Claves del juicio a Rafa Mir: un chalet de lujo, un 'after' en la piscina y dos versiones que difieren en el consentimiento
El juicio al futbolista Rafa Mir quedó este jueves visto para sentencia tras una maratoniana vista oral seguida muy de cerca por la prensa deportiva, no siempre conocedora de los complejos vericuetos del derecho procesal penal, y con dos versiones opuestas por parte de las acusaciones y de la defensa centradas en la noción de consentimiento. A pesar de que, poco antes del juicio, ambas partes trataron sobre un eventual pacto de conformidad, las defensas entraron finalmente a la sala dispuestas a cuestionar la solidez del relato de las dos denunciantes. La causa, irremediablemente, remite por ciertos paralelismos al juicio al futbolista Dani Alves, condenado en primera instancia por la Audiencia de Barcelona a cuatro años y medio de prisión por agresión sexual y absuelto luego por el Tribunal Superior de Justicia de Catalunya, en una sentencia pendiente de recurso ante el Tribunal Supremo.

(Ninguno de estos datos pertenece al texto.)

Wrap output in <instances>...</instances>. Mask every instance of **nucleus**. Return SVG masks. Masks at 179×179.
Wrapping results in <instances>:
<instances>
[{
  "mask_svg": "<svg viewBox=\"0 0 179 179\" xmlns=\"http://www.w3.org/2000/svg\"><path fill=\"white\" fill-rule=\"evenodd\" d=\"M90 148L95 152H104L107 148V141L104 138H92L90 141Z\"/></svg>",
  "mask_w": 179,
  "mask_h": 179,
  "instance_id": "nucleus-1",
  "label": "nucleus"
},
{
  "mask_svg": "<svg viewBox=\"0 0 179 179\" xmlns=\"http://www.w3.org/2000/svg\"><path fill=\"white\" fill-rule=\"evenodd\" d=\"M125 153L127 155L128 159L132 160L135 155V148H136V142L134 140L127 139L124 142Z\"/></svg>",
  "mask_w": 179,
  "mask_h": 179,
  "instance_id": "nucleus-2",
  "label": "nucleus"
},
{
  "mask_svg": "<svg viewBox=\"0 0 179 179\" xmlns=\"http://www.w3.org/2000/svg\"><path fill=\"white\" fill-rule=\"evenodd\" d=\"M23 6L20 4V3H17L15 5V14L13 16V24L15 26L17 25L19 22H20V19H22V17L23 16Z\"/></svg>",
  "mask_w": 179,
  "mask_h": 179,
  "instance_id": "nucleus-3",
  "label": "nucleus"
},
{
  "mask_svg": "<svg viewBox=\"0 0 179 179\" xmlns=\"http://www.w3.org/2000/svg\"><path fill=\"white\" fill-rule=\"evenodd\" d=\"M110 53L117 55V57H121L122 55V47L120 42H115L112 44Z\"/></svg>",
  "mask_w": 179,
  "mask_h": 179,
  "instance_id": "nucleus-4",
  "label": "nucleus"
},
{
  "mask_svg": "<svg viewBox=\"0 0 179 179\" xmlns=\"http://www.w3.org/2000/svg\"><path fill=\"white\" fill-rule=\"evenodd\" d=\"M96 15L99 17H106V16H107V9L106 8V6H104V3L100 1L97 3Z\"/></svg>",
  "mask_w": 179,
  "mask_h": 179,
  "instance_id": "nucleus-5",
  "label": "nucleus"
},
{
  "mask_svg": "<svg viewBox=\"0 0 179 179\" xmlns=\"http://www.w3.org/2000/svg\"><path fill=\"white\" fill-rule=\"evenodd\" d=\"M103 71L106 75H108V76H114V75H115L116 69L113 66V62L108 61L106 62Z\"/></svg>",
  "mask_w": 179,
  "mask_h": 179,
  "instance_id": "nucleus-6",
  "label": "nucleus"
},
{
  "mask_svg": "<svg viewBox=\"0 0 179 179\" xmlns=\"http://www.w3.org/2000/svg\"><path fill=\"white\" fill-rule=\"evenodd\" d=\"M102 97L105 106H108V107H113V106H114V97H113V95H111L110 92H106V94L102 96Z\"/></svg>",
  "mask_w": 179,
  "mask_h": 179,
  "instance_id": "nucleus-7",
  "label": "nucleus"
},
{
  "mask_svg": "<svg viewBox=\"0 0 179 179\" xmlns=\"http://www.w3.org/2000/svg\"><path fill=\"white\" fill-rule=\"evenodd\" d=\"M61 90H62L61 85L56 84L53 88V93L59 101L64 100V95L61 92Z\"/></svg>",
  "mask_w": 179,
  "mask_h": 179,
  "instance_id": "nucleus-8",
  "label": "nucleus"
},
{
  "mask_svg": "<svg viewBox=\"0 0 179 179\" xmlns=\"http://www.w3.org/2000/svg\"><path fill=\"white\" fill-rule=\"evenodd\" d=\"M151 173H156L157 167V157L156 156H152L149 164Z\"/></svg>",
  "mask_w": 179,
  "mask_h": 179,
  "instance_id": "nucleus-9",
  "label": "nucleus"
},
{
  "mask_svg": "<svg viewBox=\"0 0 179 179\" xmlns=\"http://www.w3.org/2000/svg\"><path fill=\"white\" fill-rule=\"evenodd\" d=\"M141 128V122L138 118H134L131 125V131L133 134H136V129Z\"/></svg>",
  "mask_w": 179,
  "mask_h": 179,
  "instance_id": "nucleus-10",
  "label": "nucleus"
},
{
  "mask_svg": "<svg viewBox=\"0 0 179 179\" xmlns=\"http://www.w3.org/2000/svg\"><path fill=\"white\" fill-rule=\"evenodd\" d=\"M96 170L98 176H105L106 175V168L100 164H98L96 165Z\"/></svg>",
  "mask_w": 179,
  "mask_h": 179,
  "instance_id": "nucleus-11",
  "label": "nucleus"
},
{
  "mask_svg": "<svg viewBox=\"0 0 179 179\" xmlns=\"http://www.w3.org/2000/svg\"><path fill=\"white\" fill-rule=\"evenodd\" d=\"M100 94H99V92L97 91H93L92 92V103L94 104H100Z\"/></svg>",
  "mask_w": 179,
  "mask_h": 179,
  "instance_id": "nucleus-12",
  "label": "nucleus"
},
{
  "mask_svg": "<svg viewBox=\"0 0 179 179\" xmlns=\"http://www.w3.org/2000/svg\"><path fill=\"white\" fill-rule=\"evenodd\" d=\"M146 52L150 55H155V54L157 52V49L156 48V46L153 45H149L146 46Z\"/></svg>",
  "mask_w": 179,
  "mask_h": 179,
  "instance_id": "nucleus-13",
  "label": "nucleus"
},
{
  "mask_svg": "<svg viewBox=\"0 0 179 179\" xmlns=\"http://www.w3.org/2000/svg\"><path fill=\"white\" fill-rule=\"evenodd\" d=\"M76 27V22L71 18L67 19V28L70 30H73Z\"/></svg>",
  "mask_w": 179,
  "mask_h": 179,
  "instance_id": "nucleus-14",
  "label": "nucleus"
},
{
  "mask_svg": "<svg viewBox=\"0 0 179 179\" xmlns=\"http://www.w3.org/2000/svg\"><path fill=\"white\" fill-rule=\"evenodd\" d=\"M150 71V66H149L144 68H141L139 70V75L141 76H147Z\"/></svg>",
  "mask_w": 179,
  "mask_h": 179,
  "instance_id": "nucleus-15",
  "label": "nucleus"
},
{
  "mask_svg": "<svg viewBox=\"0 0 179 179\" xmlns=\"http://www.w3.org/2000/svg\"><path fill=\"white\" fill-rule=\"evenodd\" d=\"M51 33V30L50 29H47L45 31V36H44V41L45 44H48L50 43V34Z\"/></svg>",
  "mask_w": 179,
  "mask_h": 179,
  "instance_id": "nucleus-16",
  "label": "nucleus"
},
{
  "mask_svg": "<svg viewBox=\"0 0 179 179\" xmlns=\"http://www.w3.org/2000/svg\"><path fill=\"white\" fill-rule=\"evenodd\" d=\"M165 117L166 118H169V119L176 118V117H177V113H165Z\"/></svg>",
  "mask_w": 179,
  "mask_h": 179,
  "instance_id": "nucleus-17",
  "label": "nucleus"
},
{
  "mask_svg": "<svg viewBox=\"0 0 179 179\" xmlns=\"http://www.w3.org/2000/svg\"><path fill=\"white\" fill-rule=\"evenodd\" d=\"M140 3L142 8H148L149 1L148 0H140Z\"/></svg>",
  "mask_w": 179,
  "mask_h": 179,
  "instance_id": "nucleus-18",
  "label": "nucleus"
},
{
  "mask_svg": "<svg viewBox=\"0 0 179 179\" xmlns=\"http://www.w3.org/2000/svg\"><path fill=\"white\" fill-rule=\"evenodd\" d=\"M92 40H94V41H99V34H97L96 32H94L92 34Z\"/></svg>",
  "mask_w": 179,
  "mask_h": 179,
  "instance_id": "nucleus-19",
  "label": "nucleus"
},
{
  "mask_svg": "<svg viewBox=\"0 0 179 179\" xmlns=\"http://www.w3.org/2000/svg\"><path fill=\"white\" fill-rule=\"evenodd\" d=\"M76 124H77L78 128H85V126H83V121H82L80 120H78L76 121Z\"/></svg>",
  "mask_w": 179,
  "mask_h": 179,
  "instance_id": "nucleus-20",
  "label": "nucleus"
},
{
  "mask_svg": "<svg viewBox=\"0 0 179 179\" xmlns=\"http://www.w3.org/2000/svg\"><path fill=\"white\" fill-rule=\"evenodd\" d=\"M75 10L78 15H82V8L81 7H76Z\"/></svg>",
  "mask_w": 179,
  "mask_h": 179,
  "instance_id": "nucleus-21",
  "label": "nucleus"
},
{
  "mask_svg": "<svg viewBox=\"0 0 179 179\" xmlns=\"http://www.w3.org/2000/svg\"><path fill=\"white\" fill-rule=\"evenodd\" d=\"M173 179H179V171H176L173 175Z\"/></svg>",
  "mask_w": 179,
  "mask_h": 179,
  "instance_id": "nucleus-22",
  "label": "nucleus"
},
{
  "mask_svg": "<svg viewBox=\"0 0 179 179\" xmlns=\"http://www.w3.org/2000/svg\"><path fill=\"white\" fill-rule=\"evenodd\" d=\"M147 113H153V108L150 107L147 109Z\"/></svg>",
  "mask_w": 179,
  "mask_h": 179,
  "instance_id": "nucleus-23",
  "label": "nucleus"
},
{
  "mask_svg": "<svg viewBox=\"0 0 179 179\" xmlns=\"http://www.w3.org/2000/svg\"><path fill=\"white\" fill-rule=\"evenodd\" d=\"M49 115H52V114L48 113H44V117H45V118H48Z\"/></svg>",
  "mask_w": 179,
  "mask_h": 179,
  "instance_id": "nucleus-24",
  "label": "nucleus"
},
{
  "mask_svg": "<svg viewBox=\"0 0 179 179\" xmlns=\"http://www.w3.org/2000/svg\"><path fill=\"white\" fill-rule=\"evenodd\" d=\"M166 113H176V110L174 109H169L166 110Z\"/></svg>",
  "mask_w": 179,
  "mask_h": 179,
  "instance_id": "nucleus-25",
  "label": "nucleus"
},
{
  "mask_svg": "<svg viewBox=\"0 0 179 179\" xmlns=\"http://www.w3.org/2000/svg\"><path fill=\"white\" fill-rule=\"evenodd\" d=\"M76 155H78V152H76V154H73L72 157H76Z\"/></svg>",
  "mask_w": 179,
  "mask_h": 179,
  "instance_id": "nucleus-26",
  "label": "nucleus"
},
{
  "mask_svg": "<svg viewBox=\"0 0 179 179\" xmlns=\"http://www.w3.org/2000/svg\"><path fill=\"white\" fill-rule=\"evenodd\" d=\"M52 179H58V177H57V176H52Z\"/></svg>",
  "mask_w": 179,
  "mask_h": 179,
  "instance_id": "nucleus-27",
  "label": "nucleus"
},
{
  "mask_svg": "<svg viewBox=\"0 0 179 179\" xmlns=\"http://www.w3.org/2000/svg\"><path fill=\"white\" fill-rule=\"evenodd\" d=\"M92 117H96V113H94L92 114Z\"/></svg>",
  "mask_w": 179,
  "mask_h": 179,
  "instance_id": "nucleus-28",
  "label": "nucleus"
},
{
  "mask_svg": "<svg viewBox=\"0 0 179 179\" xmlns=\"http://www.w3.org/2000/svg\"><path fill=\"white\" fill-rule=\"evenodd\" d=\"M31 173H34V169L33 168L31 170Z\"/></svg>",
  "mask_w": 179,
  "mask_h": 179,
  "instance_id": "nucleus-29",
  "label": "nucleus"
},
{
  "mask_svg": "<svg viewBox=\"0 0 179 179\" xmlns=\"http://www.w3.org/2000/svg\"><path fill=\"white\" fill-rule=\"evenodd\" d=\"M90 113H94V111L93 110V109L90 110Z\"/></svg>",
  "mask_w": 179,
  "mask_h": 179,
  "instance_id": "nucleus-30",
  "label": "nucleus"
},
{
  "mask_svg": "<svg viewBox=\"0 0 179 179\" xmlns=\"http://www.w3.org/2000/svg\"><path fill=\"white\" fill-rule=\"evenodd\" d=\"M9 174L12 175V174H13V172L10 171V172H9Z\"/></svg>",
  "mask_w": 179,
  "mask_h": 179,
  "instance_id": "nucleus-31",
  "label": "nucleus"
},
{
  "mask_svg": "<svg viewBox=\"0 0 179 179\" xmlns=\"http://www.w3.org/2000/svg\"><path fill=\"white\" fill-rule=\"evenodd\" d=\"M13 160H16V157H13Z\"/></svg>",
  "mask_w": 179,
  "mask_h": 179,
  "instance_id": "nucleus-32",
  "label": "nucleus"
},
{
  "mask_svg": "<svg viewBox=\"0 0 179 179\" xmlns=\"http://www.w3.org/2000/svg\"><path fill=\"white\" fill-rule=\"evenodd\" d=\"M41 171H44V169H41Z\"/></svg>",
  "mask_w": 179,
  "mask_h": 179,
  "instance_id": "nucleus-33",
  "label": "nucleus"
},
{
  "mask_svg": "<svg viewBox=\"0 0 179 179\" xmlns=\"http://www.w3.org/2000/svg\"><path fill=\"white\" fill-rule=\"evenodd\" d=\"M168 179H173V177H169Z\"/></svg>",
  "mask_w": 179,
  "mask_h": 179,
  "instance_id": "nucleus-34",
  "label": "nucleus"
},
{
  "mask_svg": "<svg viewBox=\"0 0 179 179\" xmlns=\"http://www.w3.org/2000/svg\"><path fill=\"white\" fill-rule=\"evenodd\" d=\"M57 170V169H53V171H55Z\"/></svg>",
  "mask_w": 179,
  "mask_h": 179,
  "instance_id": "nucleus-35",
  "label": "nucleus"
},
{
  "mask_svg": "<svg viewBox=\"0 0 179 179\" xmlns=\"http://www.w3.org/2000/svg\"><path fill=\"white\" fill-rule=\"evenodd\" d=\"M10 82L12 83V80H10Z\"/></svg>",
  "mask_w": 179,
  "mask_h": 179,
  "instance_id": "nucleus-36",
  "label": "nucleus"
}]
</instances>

La Fiscalía pide para Mir una pena de 10 años y medio de prisión y para Pablo Jara, también futbolista, tres años de cárcel, por un presunto delito de agresión sexual (en el caso del segundo, la acusación pública agrega el de lesiones leves). Los hechos sucedieron la madrugada del 1 de septiembre de 2024 en un reservado de la discoteca Mya y en el chalet del entonces delantero del Valencia CF en una exclusiva urbanización de Bétera, donde residen gran parte de los jugadores del club. Mir tuvo un escarceo amoroso consentido con una mujer a la que conoció aquella misma noche en la discoteca situada en L'Umbracle de la Ciudad de las Artes y las Ciencias y, cuando poco antes de las 7.00 de la mañana cerró el club nocturno —uno de los epicentros del ocio pijo en la ciudad—, les propuso a ella y a una amiga de la joven irse junto con otros amigos suyos a su piscina en la urbanización Torre en Conill.
Durante el trayecto, el futbolista se besó con la amiga. La otra chica con la que se había besado en el reservado, según coinciden todas las versiones, aprovechó una parada en un semáforo y pasó al asiento del copiloto, molesta por la actitud del delantero. A la llegada al chalet, en el que también estaba un amigo de las chicas y otro de los dos futbolistas, Mir mantuvo relaciones consentidas en un cuarto de lavandería con la mujer con la que se había besado en el coche de camino.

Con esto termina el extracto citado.